MATERIAL PROVIDED
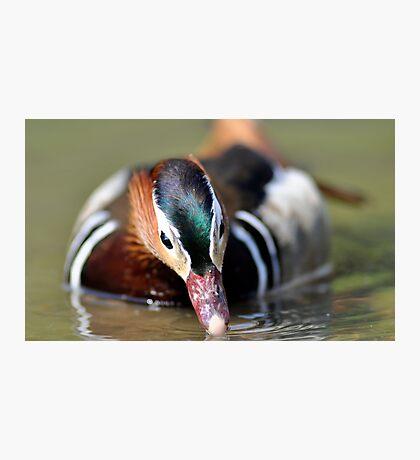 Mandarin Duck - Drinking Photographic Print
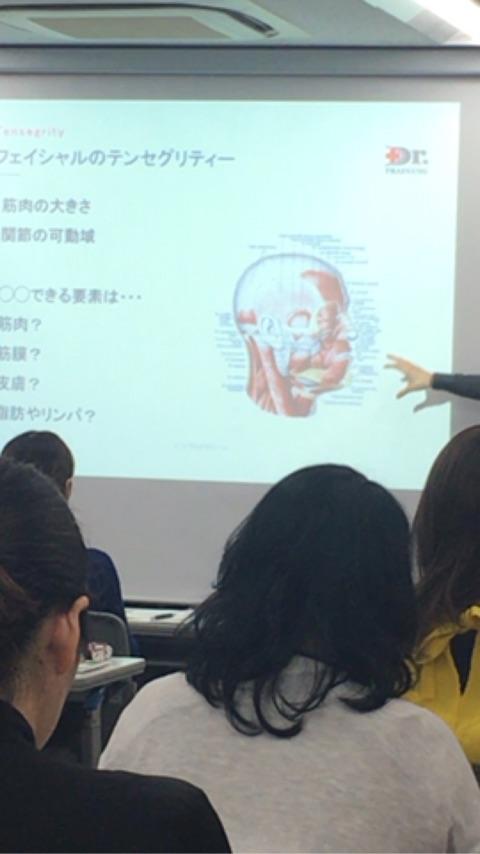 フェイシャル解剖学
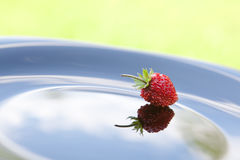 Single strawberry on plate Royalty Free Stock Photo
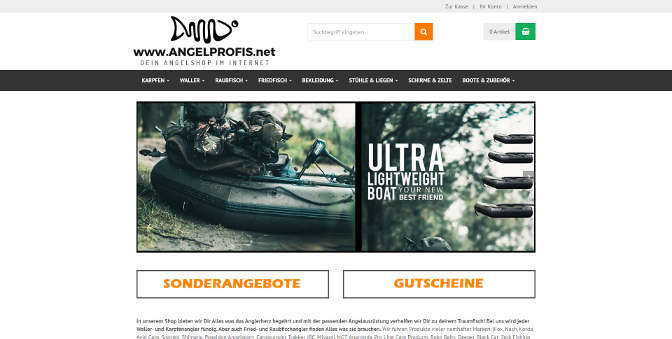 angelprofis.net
--
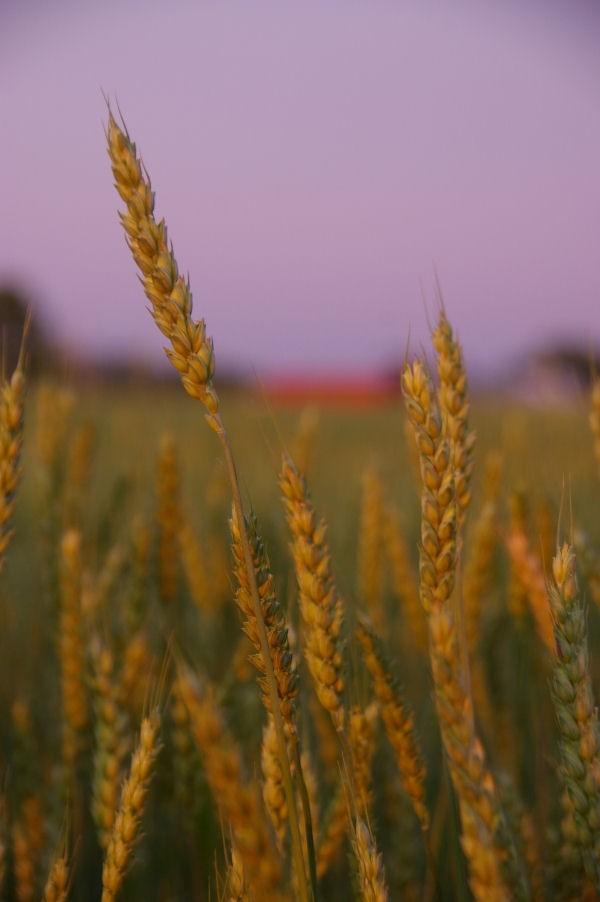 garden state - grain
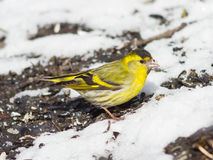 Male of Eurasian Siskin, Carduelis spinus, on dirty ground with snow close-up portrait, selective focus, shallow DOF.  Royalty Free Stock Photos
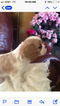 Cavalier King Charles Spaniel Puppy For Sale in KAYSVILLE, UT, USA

INSTRUCTIONS TO FOLLOW
Starting at the line with "Single strawberry on" in the entries above, write out every line exactly until the line with "angelprofis.net" has been written. Include no pictures and nothing more.

THE COMPLETED TASK
 Single strawberry on plate Royalty Free Stock Photo
 angelprofis.net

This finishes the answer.